This Week In Techdirt History: March 28th – April 3rd
from the what-'twas dept
Five Years Ago
This week in 2016, while forensic experts were exploring the DOJ’s recently announced ability to get into Sayed Farook’s iPhone, the DOJ was saying that it only applies to that specific model and sticking by its request for Apple to help it with other devices — all while refusing to tell Apple how it did it. Meanwhile, the Copyright Office was seeking comments on the DMCA notice and takedown provisions, and given the huge problems and spate of automated takedowns, we obviously had some thoughts to submit.
Ten Years Ago
This week in 2011, we were debunking the claim that bad things happen when works fall into the public domain, writing about how greater IP enforcement doesn’t work, and pointing out how sometimes it’s best to just let people copy. Another judge rejected the idea that the DMCA requires a proactive approach from service providers, while it turned out that a judge who gave approval to the lumping together of multiple unrelated copyright claims was a former RIAA lobbyist.

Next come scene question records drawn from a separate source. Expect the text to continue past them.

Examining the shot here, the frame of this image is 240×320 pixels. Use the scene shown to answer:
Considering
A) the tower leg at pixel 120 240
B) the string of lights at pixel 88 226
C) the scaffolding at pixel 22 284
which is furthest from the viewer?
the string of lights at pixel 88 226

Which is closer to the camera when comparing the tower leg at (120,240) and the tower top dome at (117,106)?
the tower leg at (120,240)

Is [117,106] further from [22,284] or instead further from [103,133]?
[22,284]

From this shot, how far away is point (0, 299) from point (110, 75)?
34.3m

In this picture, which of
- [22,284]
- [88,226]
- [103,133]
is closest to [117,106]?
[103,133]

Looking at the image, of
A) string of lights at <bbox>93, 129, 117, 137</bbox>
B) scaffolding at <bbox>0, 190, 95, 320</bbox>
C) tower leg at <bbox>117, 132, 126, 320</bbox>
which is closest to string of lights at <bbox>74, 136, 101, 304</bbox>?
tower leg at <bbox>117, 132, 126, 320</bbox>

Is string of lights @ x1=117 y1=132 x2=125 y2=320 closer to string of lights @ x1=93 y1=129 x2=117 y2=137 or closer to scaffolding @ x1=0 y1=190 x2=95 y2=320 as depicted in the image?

This was also the week that we saw a very worrying ruling on fair use (which would later be overturned in an important appeals court decision that has recently become very relevant again) when a judge said Richard Prince’s appropriation art is infringing.
Fifteen Years Ago
This week in 2006, a new German law was set to give casual file sharers significant jailtime, while TorrentSpy was fighting the MPAA’s attempts to reinterpret the Supreme Court’s opinions on file sharing. The DRM makers were getting ever more elaborate even as more and more people were pointing out that copy protection doesn’t work. YouTube was seeking to shake its reputation as a piracy haven with legit partnerships, and a ten-minute video limit that is hard to imagine today. This was also the week that Apple’s lawyers, in their trademark fight with the record company of the same name, brought out the now-famous “moron in a hurry” test.